**The problem**
This exercise calls for copying every line below that holds the word "higher".

**Given data**
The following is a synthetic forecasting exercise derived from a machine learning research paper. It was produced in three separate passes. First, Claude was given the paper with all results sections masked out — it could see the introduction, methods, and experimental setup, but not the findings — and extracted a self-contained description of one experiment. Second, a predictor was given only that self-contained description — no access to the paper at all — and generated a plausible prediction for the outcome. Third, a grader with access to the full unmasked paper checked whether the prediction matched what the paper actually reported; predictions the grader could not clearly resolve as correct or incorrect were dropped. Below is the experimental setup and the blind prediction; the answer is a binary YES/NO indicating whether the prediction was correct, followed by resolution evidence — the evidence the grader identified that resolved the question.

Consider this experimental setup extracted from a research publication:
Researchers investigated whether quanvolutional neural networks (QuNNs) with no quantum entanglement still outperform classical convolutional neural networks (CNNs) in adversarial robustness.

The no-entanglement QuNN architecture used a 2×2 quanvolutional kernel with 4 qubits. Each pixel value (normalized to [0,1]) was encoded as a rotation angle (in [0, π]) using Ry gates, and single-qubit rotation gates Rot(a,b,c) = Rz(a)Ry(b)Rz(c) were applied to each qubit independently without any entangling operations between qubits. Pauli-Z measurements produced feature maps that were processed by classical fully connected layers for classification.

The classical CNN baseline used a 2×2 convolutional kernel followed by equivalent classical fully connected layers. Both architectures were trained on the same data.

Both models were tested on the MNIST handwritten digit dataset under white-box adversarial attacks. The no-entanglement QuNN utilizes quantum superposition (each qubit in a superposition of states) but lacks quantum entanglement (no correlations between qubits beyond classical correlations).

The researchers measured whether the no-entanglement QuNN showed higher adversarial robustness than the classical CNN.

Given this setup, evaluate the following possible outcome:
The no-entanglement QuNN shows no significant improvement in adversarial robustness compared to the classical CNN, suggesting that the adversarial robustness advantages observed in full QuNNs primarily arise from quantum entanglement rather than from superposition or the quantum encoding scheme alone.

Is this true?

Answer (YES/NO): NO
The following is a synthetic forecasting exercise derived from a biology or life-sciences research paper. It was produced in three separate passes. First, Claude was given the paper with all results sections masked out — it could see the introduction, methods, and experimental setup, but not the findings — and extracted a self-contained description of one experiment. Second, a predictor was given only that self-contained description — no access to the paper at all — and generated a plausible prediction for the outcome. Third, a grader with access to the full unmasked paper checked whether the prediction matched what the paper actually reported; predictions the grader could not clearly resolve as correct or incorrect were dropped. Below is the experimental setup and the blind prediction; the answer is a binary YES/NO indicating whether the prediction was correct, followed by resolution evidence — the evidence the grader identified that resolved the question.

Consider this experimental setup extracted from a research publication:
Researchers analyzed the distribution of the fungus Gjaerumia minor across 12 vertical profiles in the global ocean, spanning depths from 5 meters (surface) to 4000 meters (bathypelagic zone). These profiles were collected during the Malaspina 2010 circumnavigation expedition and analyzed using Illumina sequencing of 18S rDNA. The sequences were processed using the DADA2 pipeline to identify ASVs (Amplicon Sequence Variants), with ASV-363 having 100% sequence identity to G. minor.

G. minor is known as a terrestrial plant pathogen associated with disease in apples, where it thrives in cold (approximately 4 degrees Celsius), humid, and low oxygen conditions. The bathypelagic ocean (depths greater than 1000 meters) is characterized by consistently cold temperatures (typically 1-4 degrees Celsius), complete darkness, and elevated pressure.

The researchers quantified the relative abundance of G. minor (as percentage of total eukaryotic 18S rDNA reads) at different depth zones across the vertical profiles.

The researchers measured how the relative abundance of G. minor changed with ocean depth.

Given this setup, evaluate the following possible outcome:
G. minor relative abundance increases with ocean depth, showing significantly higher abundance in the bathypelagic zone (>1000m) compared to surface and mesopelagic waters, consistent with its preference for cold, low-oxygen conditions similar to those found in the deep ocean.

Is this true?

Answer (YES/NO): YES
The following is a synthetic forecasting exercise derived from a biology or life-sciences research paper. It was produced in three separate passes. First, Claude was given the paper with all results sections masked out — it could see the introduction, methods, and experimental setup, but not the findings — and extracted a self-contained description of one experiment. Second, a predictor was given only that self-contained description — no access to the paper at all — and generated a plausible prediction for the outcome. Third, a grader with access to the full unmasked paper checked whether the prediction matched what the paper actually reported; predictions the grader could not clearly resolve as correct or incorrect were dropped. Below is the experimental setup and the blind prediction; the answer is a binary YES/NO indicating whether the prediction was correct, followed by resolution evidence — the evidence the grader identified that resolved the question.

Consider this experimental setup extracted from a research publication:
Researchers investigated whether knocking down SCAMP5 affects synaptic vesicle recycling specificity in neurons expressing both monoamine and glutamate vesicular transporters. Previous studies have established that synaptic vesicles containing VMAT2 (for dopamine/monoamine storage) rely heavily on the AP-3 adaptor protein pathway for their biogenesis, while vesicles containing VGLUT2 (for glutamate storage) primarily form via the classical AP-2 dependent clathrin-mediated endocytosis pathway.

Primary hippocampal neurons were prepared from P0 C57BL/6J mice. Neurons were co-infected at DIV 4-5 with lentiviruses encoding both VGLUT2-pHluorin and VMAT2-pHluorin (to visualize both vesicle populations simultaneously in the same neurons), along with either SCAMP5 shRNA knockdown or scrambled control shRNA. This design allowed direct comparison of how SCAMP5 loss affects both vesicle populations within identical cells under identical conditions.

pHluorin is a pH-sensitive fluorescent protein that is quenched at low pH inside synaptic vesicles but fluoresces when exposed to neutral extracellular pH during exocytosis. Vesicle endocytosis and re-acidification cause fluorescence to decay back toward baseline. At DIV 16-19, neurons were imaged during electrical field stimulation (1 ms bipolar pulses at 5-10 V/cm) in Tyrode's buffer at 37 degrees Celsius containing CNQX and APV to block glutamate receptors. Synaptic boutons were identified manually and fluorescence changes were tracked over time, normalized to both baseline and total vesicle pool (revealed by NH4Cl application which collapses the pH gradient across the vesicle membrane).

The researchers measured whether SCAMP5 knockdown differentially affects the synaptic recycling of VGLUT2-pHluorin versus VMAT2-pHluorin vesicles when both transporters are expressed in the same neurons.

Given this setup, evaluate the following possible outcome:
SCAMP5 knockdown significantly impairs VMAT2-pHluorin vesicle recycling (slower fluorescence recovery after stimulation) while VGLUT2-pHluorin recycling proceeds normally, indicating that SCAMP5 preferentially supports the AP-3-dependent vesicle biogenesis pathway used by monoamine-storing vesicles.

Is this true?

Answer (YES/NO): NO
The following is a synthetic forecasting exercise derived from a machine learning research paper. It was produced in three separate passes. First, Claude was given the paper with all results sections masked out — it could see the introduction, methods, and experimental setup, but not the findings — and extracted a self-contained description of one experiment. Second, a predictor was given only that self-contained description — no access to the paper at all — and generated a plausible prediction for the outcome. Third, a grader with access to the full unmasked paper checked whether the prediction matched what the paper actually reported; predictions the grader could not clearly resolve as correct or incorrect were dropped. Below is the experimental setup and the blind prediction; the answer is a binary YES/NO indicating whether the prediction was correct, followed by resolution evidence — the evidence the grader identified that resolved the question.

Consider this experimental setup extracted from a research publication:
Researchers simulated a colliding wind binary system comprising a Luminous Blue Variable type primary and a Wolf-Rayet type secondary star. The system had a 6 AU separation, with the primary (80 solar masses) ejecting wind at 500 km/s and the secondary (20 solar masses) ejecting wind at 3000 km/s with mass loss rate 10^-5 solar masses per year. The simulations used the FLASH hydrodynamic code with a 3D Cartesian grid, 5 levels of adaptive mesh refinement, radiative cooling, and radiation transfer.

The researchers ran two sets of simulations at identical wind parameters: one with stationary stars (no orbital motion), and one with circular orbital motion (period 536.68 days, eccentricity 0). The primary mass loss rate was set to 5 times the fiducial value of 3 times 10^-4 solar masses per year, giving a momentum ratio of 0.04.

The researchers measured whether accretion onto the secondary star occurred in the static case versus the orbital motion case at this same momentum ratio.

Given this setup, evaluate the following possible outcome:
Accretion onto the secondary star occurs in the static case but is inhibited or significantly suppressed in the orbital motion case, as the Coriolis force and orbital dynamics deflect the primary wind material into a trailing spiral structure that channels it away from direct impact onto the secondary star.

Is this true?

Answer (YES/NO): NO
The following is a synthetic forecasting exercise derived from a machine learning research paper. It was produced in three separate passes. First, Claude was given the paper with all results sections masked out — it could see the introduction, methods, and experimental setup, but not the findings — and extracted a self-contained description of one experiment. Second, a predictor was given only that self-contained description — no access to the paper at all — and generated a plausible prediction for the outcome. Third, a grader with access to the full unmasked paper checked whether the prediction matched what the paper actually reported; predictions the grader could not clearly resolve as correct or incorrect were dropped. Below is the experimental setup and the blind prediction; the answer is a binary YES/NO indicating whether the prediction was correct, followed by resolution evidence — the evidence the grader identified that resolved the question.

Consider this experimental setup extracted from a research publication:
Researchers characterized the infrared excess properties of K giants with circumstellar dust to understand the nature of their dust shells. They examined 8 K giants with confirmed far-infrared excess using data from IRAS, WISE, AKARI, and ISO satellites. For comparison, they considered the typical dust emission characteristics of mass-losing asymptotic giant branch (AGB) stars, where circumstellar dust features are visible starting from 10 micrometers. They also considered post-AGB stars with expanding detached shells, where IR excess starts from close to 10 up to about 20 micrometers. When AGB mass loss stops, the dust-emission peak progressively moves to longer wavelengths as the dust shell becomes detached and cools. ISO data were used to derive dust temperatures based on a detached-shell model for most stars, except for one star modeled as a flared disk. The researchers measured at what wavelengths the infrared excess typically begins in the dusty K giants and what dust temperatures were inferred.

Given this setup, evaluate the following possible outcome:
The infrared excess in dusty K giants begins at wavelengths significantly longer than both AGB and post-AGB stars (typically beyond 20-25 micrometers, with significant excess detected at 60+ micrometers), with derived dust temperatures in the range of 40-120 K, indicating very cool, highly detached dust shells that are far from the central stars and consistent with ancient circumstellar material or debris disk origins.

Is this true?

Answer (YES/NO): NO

**Answer to the exercise**
The researchers measured whether the no-entanglement QuNN showed higher adversarial robustness than the classical CNN.
G. minor relative abundance increases with ocean depth, showing significantly higher abundance in the bathypelagic zone (>1000m) compared to surface and mesopelagic waters, consistent with its preference for cold, low-oxygen conditions similar to those found in the deep ocean.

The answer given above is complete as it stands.